Exercise directions — Quote these records word for word, starting with the line that contains "How far away does" and going on through the final line of the records.

Records from a data source

:::

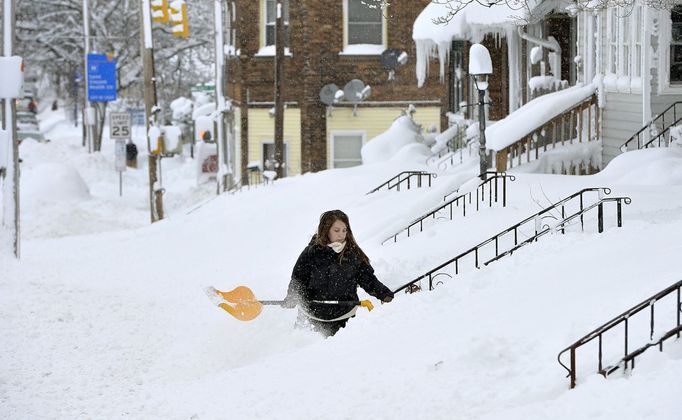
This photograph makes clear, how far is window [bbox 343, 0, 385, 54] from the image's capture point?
120 ft

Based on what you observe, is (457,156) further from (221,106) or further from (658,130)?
(221,106)

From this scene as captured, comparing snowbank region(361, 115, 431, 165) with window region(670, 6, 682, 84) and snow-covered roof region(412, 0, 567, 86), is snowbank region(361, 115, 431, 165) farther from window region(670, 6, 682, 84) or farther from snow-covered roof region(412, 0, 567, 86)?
window region(670, 6, 682, 84)

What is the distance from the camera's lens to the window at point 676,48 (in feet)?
70.8

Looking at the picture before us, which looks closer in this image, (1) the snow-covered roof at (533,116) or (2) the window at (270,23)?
(1) the snow-covered roof at (533,116)

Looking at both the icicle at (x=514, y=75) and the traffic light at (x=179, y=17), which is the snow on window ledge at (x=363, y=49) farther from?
the icicle at (x=514, y=75)

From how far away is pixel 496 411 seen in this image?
8789 millimetres

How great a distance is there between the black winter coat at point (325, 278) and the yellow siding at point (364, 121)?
25719 mm

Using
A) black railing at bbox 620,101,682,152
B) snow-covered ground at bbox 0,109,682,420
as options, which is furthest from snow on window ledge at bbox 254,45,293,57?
black railing at bbox 620,101,682,152

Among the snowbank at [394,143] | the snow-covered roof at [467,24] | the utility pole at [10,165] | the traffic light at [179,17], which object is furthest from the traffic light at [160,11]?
the utility pole at [10,165]

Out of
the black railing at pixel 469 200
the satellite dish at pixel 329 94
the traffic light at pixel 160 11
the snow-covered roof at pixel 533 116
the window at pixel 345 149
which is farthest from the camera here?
the window at pixel 345 149

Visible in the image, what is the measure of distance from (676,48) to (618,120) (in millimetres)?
1702

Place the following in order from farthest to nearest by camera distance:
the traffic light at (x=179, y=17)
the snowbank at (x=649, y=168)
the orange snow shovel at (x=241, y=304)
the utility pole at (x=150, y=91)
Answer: the traffic light at (x=179, y=17) < the utility pole at (x=150, y=91) < the snowbank at (x=649, y=168) < the orange snow shovel at (x=241, y=304)

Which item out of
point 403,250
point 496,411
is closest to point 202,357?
point 403,250

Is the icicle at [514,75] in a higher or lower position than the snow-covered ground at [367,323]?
higher
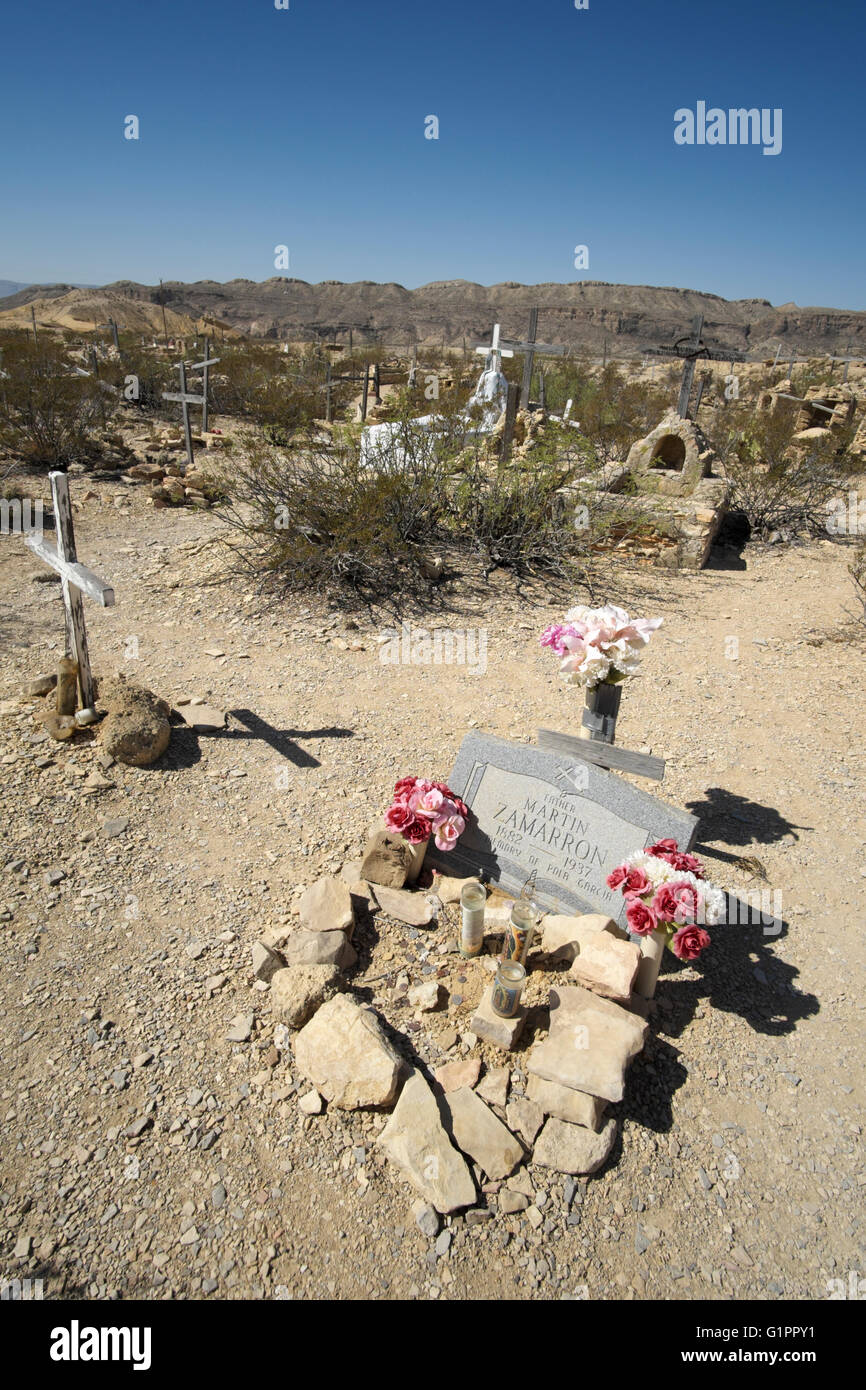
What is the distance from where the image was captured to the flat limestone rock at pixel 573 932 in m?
2.84

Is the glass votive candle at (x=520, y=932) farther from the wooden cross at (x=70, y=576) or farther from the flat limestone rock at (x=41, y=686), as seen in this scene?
the flat limestone rock at (x=41, y=686)

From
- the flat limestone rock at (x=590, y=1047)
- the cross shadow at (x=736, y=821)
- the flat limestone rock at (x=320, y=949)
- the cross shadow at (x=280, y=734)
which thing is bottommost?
the flat limestone rock at (x=590, y=1047)

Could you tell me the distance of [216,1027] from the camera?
262 centimetres

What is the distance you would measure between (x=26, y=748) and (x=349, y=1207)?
3070 mm

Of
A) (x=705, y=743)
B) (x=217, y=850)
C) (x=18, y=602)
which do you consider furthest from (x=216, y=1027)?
(x=18, y=602)

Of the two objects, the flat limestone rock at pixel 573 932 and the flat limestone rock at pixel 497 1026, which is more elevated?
the flat limestone rock at pixel 573 932

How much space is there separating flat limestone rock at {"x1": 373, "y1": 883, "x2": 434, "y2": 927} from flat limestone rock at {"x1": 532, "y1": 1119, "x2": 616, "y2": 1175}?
102cm

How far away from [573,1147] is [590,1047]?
0.97ft

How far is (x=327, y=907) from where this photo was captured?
3016 mm

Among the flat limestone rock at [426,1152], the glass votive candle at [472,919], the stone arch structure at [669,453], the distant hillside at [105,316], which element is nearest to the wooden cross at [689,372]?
the stone arch structure at [669,453]

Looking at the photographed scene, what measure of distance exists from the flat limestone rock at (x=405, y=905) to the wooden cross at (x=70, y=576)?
2.22 m

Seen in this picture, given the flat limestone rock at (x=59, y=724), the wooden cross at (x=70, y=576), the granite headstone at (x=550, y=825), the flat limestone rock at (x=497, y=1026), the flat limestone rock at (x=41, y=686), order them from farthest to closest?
the flat limestone rock at (x=41, y=686) → the flat limestone rock at (x=59, y=724) → the wooden cross at (x=70, y=576) → the granite headstone at (x=550, y=825) → the flat limestone rock at (x=497, y=1026)

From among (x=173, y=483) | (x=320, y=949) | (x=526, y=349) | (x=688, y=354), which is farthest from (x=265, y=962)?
(x=688, y=354)

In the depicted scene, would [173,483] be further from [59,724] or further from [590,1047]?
[590,1047]
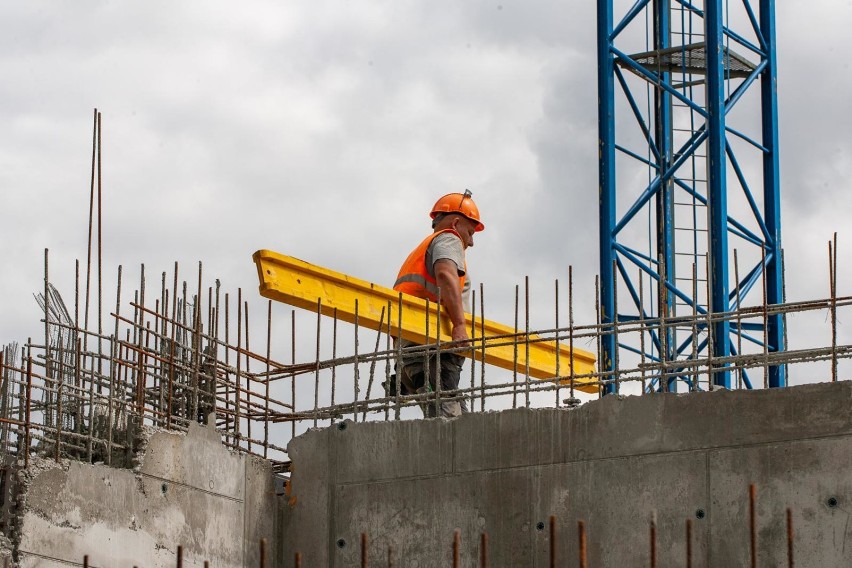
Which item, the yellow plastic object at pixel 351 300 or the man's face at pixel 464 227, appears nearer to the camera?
the yellow plastic object at pixel 351 300

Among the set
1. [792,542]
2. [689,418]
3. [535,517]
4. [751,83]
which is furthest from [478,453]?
[751,83]

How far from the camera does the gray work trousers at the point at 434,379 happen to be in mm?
13250

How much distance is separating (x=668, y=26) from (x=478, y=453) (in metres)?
8.20

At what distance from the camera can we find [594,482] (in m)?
12.0

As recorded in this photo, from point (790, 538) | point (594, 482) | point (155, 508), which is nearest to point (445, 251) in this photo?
point (594, 482)

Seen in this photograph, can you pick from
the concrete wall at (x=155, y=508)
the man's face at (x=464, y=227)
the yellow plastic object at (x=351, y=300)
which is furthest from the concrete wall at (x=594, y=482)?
the man's face at (x=464, y=227)

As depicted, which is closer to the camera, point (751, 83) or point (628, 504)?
point (628, 504)

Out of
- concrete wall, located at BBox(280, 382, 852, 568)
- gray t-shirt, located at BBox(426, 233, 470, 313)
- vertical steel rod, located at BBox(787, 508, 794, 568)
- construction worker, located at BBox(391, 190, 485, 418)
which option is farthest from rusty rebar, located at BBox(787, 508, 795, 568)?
gray t-shirt, located at BBox(426, 233, 470, 313)

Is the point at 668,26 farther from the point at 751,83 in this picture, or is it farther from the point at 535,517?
the point at 535,517

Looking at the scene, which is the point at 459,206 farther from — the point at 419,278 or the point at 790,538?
the point at 790,538

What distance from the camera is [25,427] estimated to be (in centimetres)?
1120

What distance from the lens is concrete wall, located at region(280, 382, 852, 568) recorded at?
1130 cm

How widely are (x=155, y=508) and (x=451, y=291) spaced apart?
116 inches

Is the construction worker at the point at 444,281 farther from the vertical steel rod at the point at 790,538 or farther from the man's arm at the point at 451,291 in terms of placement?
the vertical steel rod at the point at 790,538
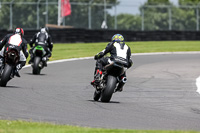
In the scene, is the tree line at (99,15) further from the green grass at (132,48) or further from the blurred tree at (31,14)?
the green grass at (132,48)

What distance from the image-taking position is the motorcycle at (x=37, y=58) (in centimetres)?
1817

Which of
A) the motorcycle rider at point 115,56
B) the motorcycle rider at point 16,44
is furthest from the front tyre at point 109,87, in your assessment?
the motorcycle rider at point 16,44

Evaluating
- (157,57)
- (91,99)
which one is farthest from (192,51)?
(91,99)

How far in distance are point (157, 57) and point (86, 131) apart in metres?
19.9

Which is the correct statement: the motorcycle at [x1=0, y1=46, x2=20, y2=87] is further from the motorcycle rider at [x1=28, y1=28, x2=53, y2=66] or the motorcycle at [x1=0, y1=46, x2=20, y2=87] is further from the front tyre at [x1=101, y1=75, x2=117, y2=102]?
the motorcycle rider at [x1=28, y1=28, x2=53, y2=66]

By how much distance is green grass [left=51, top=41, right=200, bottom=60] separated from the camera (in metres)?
29.1

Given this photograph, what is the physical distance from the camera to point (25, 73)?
1886 centimetres

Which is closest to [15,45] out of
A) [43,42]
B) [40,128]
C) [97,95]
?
[97,95]

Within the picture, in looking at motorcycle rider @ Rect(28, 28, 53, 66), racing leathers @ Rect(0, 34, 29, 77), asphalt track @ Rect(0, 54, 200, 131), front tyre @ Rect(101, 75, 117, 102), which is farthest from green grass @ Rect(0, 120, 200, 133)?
motorcycle rider @ Rect(28, 28, 53, 66)

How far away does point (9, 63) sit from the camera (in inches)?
536

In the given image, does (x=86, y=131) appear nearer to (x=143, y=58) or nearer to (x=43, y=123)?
(x=43, y=123)

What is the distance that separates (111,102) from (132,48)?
21.3m

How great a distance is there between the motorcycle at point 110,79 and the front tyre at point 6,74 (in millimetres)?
2809

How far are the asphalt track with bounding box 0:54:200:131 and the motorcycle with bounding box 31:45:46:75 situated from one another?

:::

Response to the exercise —
How far away does point (9, 63) sit from the camera (in inches)?
536

In the given image, does (x=86, y=131) appear nearer to (x=143, y=58) or nearer to (x=43, y=123)?
(x=43, y=123)

What is the distance that separates (111,102) from (132,48)?
21.3m

How great a distance is there between the motorcycle at point 110,79 and the front tyre at point 6,74 (in millimetres)?
2809

How far are the asphalt track with bounding box 0:54:200:131 and the motorcycle with bounding box 31:45:46:75 situated from one another?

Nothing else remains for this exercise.